PROBLEM DETAILS
Copy out each line of the data below word for word, leaving out the pictures.
****************
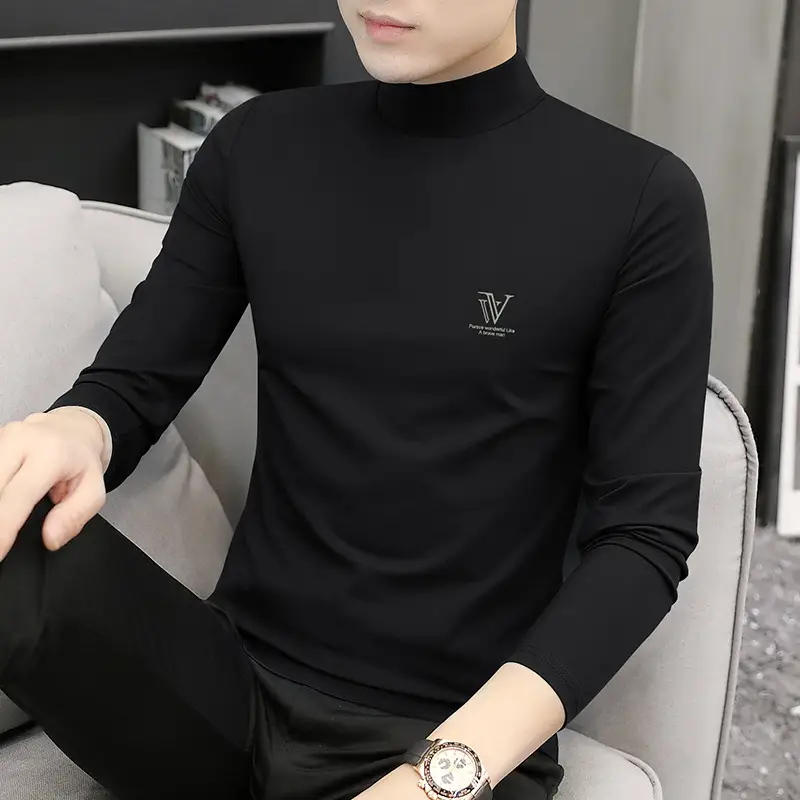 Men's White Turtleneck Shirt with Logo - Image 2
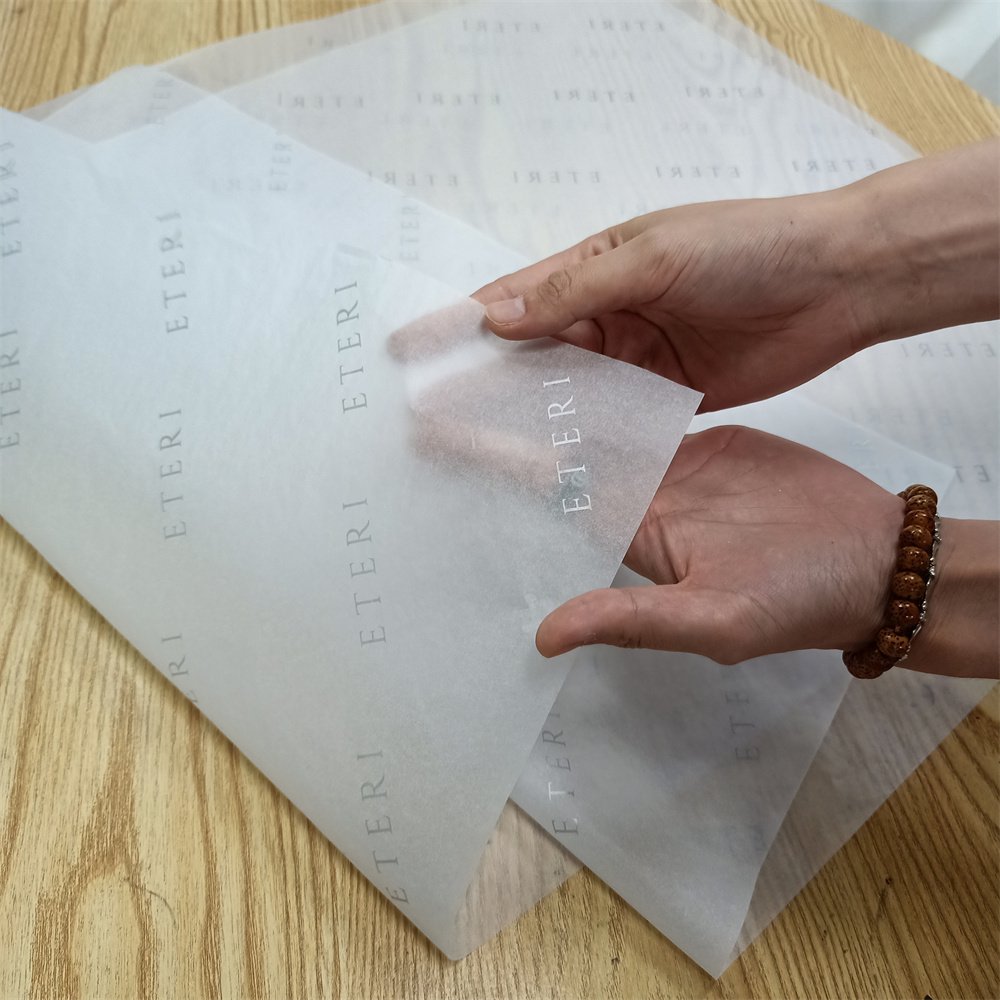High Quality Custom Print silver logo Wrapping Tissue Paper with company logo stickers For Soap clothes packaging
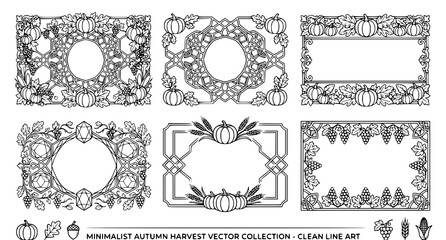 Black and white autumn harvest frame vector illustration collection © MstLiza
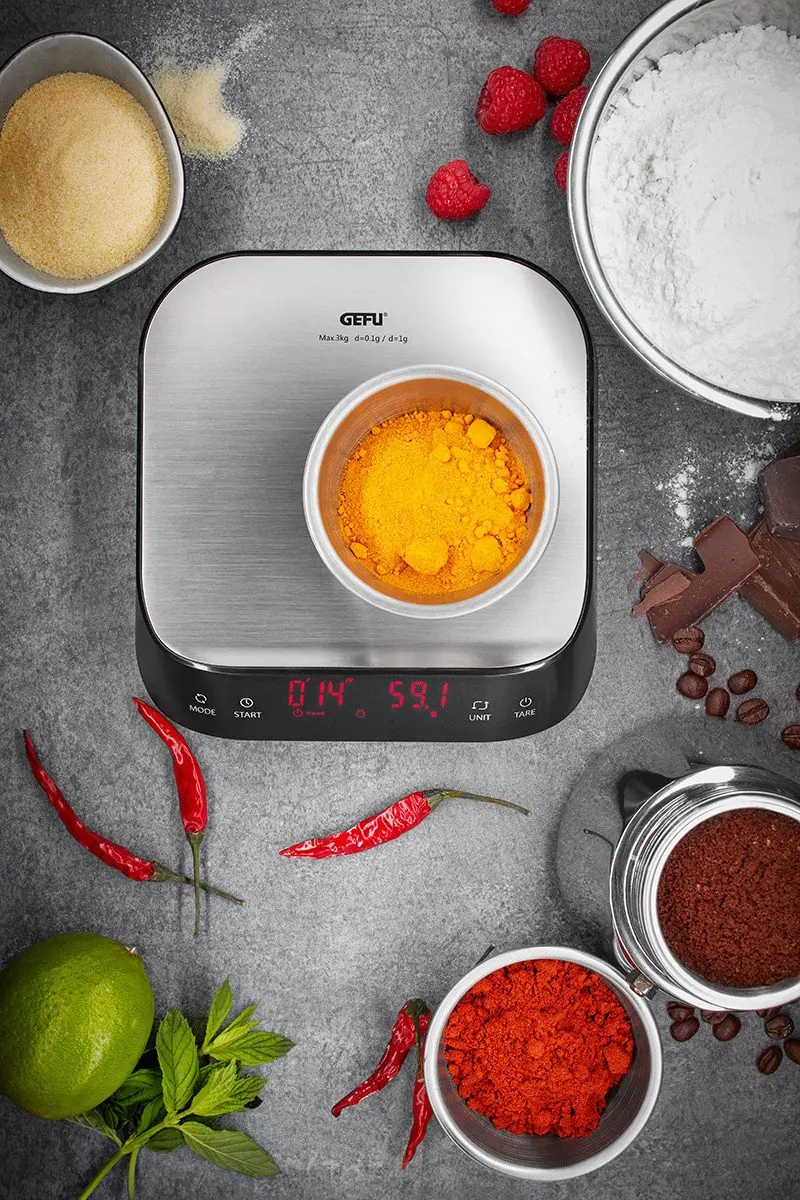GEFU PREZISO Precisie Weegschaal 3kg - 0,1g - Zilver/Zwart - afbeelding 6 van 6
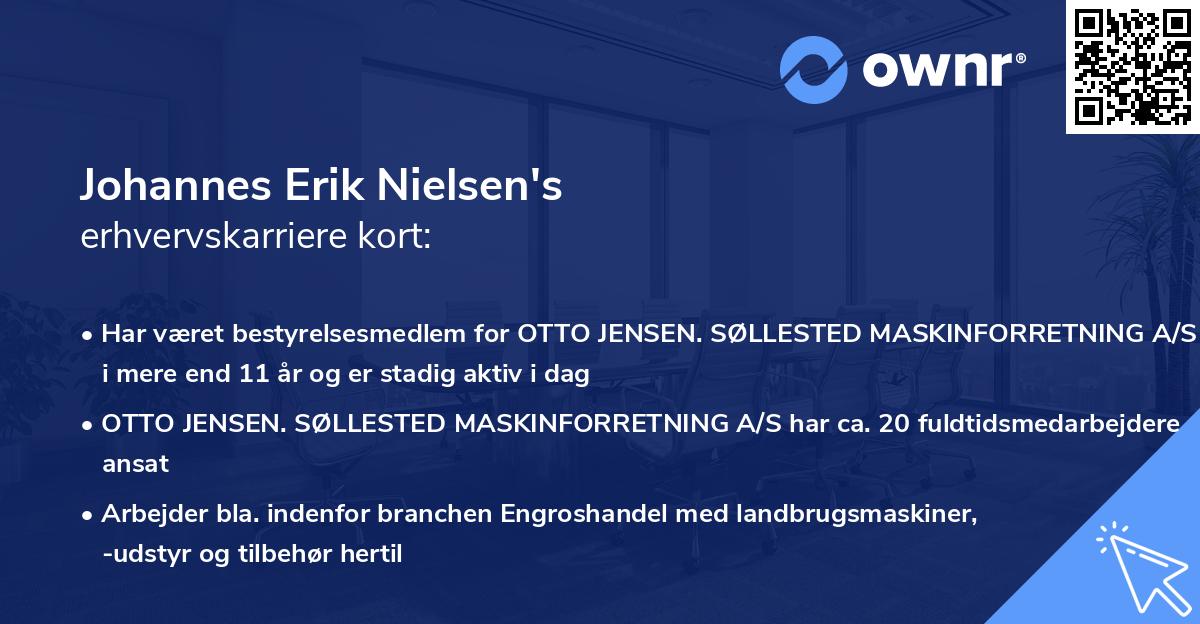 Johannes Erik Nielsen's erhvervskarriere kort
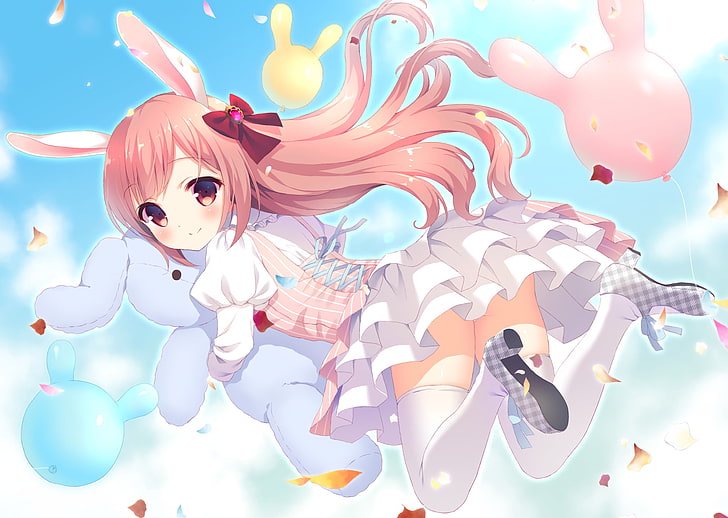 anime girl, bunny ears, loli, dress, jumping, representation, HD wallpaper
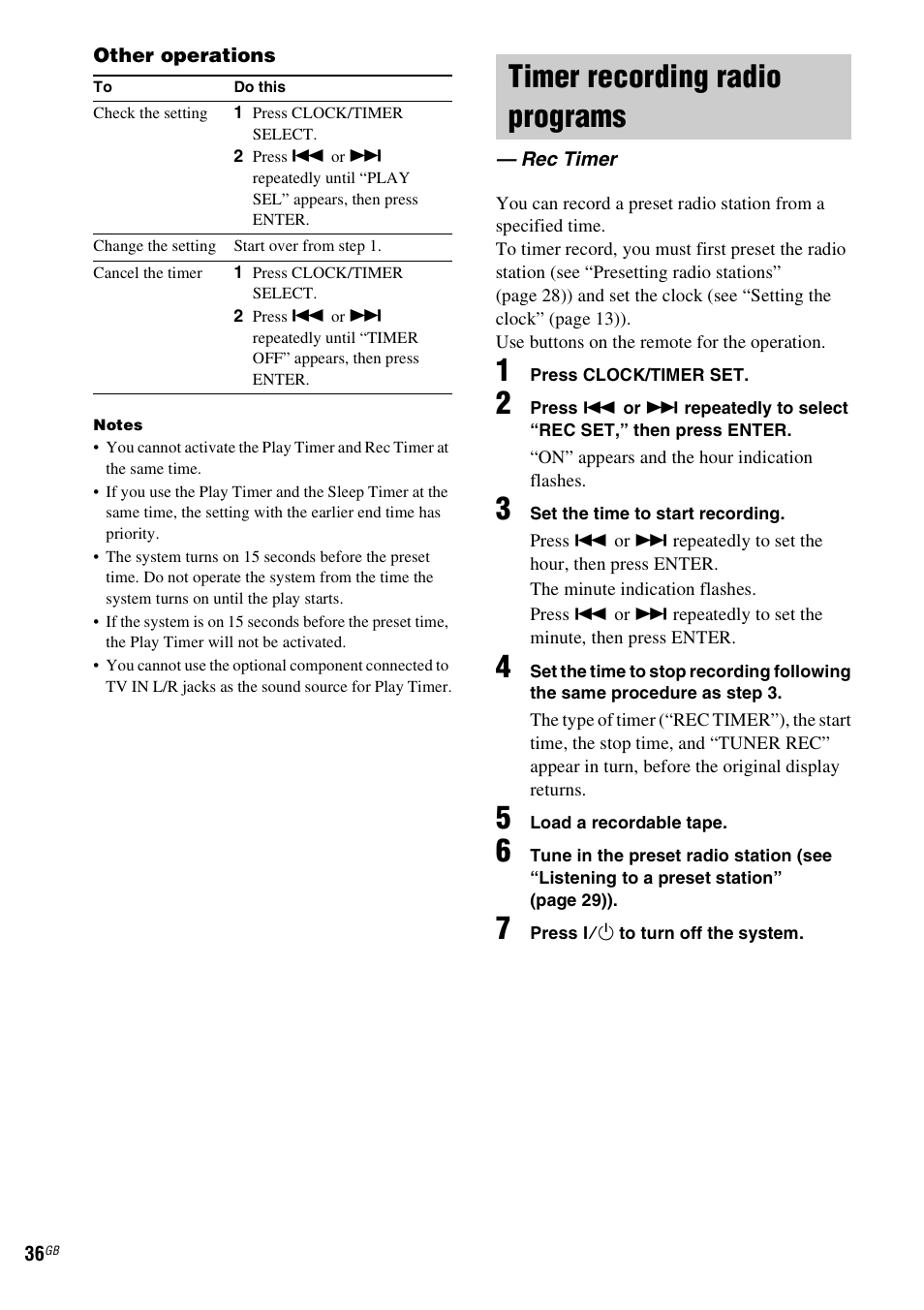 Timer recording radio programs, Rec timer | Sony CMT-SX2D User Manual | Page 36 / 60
****************
EXERCISE ANSWER
 Men's White Turtleneck Shirt with Logo - Image 2
High Quality Custom Print silver logo Wrapping Tissue Paper with company logo stickers For Soap clothes packaging
 Black and white autumn harvest frame vector illustration collection © MstLiza
GEFU PREZISO Precisie Weegschaal 3kg - 0,1g - Zilver/Zwart - afbeelding 6 van 6
 Johannes Erik Nielsen's erhvervskarriere kort
 anime girl, bunny ears, loli, dress, jumping, representation, HD wallpaper
 Timer recording radio programs, Rec timer | Sony CMT-SX2D User Manual | Page 36 / 60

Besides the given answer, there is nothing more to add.